• _Instructions for the task_: The expected output is the line with "Вічна пам'ять загиблому!" followed by every remaining line of the entries, all repeated exactly.

*** Input for this task ***

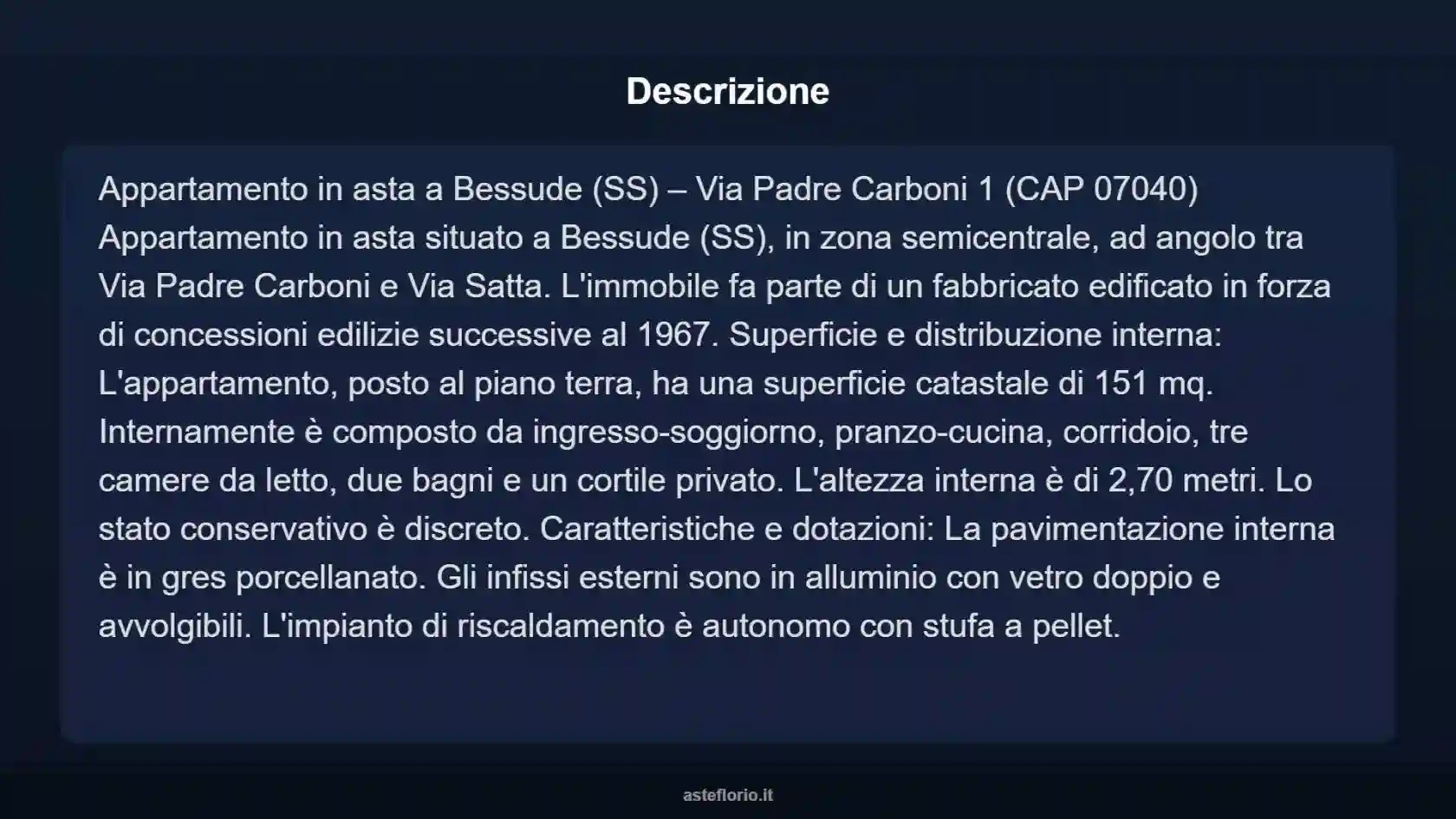 Descrizione

Appartamento in asta a Bessude (SS) – Via Padre Carboni 1 (CAP 07040) Appartamento in asta situato a Bessude (SS), in zona semicentrale, ad angolo tra Via Padre Carboni e Via Satta. L'immobile fa parte di un fabbricato edificato in forza di concessioni edilizie successive al 1967. Superficie e distribuzione interna: L'appartamento, posto al piano terra, ha una superficie catastale di 151 mq. Internamente è composto da ingresso-soggiorno, pranzo-cucina, corridoio, tre camere da letto, due bagni e un cortile privato. L'altezza interna è di 2,70 metri. Lo stato conservativo è discreto. Caratteristiche e dotazioni: La pavimentazione interna è in gres porcellanato. Gli infissi esterni sono in alluminio con vetro doppio e avvolgibili. L'impianto di riscaldamento è autonomo con stufa a pellet.

asteflorio.it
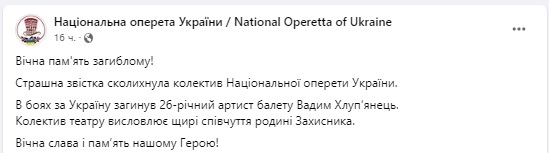 Національна оперета України / National Operetta of Ukraine
16 ч. ·

Вічна пам'ять загиблому!

Страшна звістка сколихнула колектив Національної оперети України.

В боях за Україну загинув 26-річний артист балету Вадим Хлуп'янець.
Колектив театру висловлює щирі співчуття родині Захисника.

Вічна слава і пам'ять нашому Герою!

*** End of Input for this task ***

• _Exercise response_:
Вічна пам'ять загиблому!

Страшна звістка сколихнула колектив Національної оперети України.

В боях за Україну загинув 26-річний артист балету Вадим Хлуп'янець.
Колектив театру висловлює щирі співчуття родині Захисника.

Вічна слава і пам'ять нашому Герою!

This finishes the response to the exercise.